I do not believe that people, even many of those who have joined the campaign, know much about ALS. The Ice Bucket Challenge is more like the Wazzup of Budweiser, a campaign that managed to spread a new way for pronouncing What's up among Americans, but it could not help Budweiser beat its German opponent Heineken. Probably, it could not even compensate for the cost of Wazzup Campaign. For the Ice Bucket Challenge campaign, however, I believe that this challenging campaign is facing a major challenge. After the ice bucket fever diminishes a bit, we should ask ALS Association “Hey, Wazzzzzup?”

But what’s the reason for despair over this cute campaign? My experience has shown me that very cute campaigns lose sight of the ultimate goal, and despite the loud cries they let out at first, At the end they have a low and frail tone about the money they had made.

In a brief exchange of ideas about this campaign I had with Al Ries, he said:
The ice-bucket challenge got buckets of publicity, but not that much money. Furthermore, it didn't say anything about why the ALS Association needs the money. For sufferers? For finding a cure? Or for what? Having said that, the challenge itself is a good example of the power of a "visual hammer" in developing interest in a brand. More companies should create such innovate ideas.

But really, is our goal of starting a creative campaign, making cries? Making cries will be useful only when it turns us into high-flying eagles in our business, but not into a mouse which idiotically runs on an unknown path alongside other mice. The path of every business, even those of nonprofit businesses, should lead to earning money and of course, to making profit.

Today, ALS Association released a report about the total sum it has received this year, which is not more than a few million dollars compared with what it received last year:

Washington, D.C. (August 27, 2014) — As of Wednesday, August 27, The ALS Association has received $94.3 million in donations compared to $2.7 million during the same time period last year (July 29 to August 27). These donations have come from existing donors and 2.1 million new donors.
★ ★ ★ ★ ★
# Exercise tasks:
a. Name every company or organization mentioned in the piece on the Ice Bucket Challenge.
b. Answer these questions using the piece on the Ice Bucket Challenge:
(i) Which brand ran the Wazzup campaign?
(ii) With whom did the writer have a brief exchange of ideas about the campaign?
(iii) How many new donors have given to The ALS Association?

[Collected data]
★ ★ ★ ★ ★
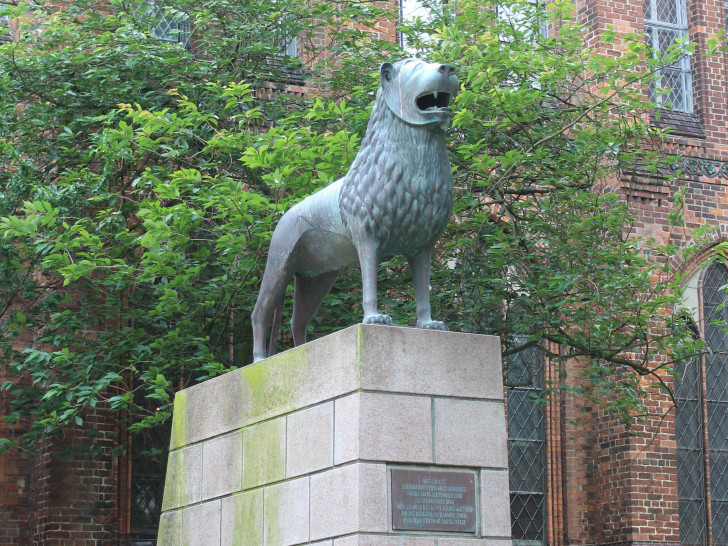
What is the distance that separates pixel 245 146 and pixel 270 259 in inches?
157

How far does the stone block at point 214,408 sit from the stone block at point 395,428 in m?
1.68

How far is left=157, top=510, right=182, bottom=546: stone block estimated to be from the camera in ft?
32.2

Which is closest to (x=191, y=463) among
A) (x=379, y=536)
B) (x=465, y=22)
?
(x=379, y=536)

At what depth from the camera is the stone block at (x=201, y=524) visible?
927 cm

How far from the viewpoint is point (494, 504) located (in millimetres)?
8008

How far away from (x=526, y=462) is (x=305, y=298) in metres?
10.2

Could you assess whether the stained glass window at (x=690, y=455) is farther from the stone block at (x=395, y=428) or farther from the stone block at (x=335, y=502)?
the stone block at (x=335, y=502)

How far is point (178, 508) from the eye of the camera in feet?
32.4

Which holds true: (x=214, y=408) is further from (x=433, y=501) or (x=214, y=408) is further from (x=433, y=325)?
(x=433, y=501)

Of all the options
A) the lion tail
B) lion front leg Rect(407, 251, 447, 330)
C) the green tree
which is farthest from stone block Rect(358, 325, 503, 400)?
the green tree

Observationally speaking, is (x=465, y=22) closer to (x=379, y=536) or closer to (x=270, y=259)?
★ ★ ★ ★ ★
# Outputs in order:
a.
ALS Association
Budweiser
Heineken

b.
(i) Budweiser
(ii) Al Ries
(iii) 2.1 million